Beginning with the line that holds "How far is the packed", set down each line of the data below through the very last, exactly as given, and nothing beyond that.

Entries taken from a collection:
□ □ □
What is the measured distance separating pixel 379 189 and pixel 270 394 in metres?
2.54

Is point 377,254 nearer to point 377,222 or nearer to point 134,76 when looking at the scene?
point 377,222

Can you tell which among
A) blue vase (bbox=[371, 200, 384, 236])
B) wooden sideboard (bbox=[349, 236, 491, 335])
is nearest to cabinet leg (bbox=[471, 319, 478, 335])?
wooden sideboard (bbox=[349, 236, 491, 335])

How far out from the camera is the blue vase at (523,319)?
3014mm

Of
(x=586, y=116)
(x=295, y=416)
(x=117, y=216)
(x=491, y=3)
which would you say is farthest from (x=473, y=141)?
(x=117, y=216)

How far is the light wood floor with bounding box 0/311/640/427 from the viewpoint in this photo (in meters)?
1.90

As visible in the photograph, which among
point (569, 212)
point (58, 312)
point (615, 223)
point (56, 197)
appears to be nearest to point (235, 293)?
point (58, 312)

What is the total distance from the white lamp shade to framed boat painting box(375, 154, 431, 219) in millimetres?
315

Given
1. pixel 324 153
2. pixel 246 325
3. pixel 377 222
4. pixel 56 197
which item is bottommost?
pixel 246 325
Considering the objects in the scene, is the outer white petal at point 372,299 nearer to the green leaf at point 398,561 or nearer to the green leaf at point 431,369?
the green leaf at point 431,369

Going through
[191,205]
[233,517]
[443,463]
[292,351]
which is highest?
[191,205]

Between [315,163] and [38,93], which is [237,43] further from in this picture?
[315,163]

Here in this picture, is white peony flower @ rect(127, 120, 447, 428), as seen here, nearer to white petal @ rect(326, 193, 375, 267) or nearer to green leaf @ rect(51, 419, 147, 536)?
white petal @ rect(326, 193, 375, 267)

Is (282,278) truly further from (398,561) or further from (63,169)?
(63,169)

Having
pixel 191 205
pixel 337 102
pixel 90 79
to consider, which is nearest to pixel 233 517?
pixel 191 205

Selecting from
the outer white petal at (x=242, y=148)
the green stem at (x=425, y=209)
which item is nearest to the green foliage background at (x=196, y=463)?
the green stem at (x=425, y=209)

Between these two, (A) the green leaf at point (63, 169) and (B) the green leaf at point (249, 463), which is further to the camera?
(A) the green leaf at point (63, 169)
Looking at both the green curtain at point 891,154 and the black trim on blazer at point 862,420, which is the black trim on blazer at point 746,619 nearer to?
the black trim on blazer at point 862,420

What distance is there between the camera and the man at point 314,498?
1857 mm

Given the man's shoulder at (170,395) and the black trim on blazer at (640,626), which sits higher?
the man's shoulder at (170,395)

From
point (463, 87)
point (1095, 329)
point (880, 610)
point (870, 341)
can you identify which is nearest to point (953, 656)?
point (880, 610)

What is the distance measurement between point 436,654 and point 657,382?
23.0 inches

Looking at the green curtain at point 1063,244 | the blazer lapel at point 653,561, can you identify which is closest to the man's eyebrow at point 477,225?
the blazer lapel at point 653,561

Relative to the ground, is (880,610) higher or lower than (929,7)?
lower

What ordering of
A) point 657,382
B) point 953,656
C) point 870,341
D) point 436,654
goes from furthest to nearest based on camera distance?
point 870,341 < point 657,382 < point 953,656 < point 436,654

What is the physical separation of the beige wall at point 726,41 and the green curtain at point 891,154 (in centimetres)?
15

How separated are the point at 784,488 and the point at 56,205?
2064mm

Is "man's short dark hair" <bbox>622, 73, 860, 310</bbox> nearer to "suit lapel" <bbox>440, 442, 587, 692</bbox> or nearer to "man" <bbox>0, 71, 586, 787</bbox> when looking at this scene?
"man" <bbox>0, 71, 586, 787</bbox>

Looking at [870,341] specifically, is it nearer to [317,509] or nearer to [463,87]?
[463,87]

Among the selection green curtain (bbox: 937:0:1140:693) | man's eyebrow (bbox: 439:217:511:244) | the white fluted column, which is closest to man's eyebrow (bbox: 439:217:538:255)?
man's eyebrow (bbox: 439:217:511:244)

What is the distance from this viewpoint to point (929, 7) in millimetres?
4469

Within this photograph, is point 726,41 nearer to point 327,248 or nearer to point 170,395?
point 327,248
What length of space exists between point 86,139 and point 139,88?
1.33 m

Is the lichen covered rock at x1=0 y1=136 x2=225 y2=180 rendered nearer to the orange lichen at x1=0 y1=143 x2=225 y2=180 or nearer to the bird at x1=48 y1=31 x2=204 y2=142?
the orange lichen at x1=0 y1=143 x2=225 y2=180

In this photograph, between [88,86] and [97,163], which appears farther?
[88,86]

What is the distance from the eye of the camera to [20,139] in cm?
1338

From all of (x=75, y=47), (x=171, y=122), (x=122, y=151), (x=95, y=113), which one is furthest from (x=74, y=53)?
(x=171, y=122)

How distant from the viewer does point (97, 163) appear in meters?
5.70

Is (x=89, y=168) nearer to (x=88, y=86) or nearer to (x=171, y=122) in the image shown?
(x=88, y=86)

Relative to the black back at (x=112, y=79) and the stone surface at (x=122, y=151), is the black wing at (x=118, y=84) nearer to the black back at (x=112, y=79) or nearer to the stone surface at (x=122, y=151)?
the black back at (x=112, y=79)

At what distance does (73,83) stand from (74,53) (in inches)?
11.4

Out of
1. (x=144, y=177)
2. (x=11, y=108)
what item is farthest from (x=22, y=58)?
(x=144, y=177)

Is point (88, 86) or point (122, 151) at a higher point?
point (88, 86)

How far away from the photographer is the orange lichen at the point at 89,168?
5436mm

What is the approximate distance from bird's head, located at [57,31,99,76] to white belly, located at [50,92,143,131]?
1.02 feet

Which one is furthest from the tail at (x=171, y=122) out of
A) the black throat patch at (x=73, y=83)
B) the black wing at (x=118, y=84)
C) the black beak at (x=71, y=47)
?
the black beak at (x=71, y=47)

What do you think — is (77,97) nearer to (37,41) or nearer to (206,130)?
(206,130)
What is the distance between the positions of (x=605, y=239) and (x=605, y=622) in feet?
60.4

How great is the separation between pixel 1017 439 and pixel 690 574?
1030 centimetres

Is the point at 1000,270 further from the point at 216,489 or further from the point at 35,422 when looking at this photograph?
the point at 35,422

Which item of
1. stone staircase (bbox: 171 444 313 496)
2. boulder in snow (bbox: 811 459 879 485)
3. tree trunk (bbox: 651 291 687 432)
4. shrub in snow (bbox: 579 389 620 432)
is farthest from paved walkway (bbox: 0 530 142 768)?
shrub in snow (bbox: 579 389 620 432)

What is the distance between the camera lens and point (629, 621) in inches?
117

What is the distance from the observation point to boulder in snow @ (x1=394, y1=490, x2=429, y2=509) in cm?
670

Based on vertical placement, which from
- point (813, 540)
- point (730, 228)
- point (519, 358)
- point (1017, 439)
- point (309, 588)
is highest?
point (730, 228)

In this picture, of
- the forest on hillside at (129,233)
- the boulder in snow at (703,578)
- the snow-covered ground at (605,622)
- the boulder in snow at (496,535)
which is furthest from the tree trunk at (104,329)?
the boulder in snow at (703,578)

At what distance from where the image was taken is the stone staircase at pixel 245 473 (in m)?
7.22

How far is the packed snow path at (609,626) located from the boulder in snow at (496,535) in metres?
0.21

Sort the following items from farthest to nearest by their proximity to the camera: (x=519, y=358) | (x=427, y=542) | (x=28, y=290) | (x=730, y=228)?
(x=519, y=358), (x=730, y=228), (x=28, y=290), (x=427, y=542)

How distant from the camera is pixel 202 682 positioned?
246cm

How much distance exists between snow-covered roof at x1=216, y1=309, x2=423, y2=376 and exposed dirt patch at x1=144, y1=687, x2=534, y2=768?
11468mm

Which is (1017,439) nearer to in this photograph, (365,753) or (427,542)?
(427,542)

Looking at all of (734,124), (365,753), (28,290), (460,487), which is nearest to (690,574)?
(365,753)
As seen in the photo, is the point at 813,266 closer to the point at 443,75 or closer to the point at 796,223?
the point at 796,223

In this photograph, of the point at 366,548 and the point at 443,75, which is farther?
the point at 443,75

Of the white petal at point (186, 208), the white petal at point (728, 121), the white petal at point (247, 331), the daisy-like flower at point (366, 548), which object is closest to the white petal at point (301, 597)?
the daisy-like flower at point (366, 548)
□ □ □
# [TASK RESULT]
How far is the packed snow path at (609,626) located from the boulder in snow at (496,535) in metres?
0.21

Sort the following items from farthest to nearest by their proximity to the camera: (x=519, y=358) | (x=427, y=542) | (x=28, y=290) | (x=730, y=228)?
(x=519, y=358), (x=730, y=228), (x=28, y=290), (x=427, y=542)

How distant from the camera is pixel 202 682 positioned?
246cm

How much distance exists between snow-covered roof at x1=216, y1=309, x2=423, y2=376 and exposed dirt patch at x1=144, y1=687, x2=534, y2=768?
11468mm

Which is (1017,439) nearer to in this photograph, (365,753) or (427,542)?
(427,542)

Looking at all of (734,124), (365,753), (28,290), (460,487), which is nearest to (690,574)?
(365,753)
As seen in the photo, is the point at 813,266 closer to the point at 443,75 or closer to the point at 796,223?
the point at 796,223

In this photograph, of the point at 366,548 and the point at 443,75, which is farther?
the point at 443,75

Of the white petal at point (186, 208), the white petal at point (728, 121), the white petal at point (247, 331), the daisy-like flower at point (366, 548), which object is closest to the white petal at point (301, 597)?
the daisy-like flower at point (366, 548)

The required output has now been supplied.